Technical Documentation

Enable IS-IS on Routers in Your Network

Action

To enable IS-IS on routers in your network, follow these steps:

  1. In configuration mode, go to the following hierarchy level:
    [edit]user@host# edit protocols isis
  2. Disable Level 1 if appropriate for your network:
    [edit protocols isis]user@host# set level 1 disable
  3. Configure the interface:
    [edit protocols isis]user@host# edit interface type-fpc/pic/port level level-number metric metric
  4. Disable the management interface if you have included the interface all statement, as shown in Sample Output 2:
    [edit protocols isis]user@host# set interface fxp0.0 disable
  5. Include the loopback interface (lo0) if you have listed all interfaces separately, as shown in Sample Output 1:
    [edit protocols isis]user@host# set interface lo0.0
  6. Set the loopback interface (lo0) to passive:
    [edit protocols isis]user@R1# set interface lo0 passive
  7. Verify and commit the configuration:
    user@host# show
    user@host# commit

Sample Output 1

user@R1> edit
Entering configuration mode

[edit]
user@R1# edit protocols isis

[edit protocols isis]
user@R1# set level 1 disable

[edit protocols isis]
user@host# edit interface all level 2 metric 10

[edit protocols isis]
user@host# set interface lo0.0

[edit protocols isis]
user@host# set interface lo0 passive

[edit protocols isis]
user@R1# show
level 1 disable;
interface so-0/0/0.0;
interface so-0/0/1.0;
interface so-0/0/2.0;
interface lo0.0;
     passive;
}

[edit protocols isis]
user@R1# commit 
commit complete

Sample Output 2

[edit protocols isis]
user@R6# show 
level 1 disable;
interface all  {
     level 2 metric 15;
}
interface fxp0.0  {
    disable;
}
interface lo0.0 {
     passive;
}

Meaning

Sample Output 1 shows that IS-IS Level 1 is disabled, making this a Level 2 router. All routers in the network shown in MPLS Network Topology are running at one IS-IS level (Level 2), therefore default CSPF LSPs can occur.

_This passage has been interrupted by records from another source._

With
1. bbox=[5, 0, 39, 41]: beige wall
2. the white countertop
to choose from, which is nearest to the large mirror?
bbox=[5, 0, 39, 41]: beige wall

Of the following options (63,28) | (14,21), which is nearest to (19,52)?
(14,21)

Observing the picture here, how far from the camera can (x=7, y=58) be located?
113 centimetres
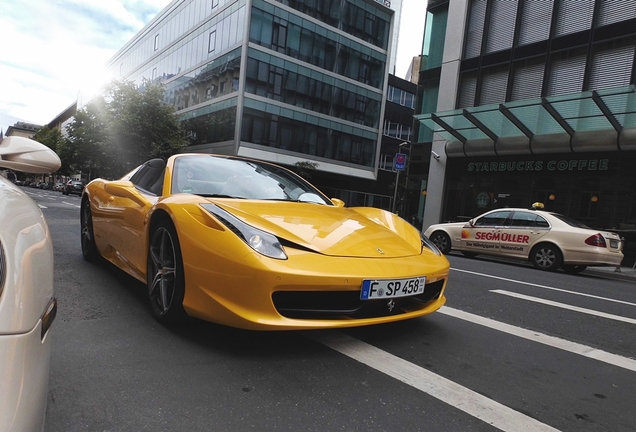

Because R1 in Sample Output 1 has all IS-IS enabled interfaces listed, including the loopback interface (lo0), you do not need to include the disable statement for the management interface (fxp0). All interfaces have unit number 0, the default if a unit number is not specified. When you configure an interface at the [edit protocols isis] hierarchy level, and you do not include the logical unit, the default 0 is appended to the interface name, for example, so-0/0/1.0.

Sample Output 2 does not list the interfaces configured with IS-IS; instead, all interfaces are configured, including the loopback interface (lo0) and the management interface (fxp0). Therefore, you do not need to include a separate statement for the loopback (lo0) interface. However, in this instance, it is best practice to disable the management interface (fxp0) so that IS-IS packets are not sent over it. If you do not disable the management interface (fxp0) when you include the interface-all statement, the IS-IS protocol can form adjacencies over the management backbone, but traffic does not flow because transit traffic does not go out of the management interface.

Sample Output 2 also shows that all interfaces on R6 are configured with a metric of 15. A metric is not required to configure IS-IS on your interfaces. The default metric value is 10 (with the exception of the loopback [lo0] interface, which has a default metric of 0). A metric is included to demonstrate that you can configure a metric for IS-IS if the default (10) is not appropriate for your network.

Both sample outputs show the passive statement included in the configuration of the loopback (lo0) interface. Including the passive statement is considered best practice and ensures the following:

  • Protocols are not run over the loopback (lo0) interface
  • When the router ID (RID) is configured manually, ensures that the loopback (lo0) interface is advertised to other networks.

    Note: It is considered best practice to configure the RID manually to avoid duplicate RID problems.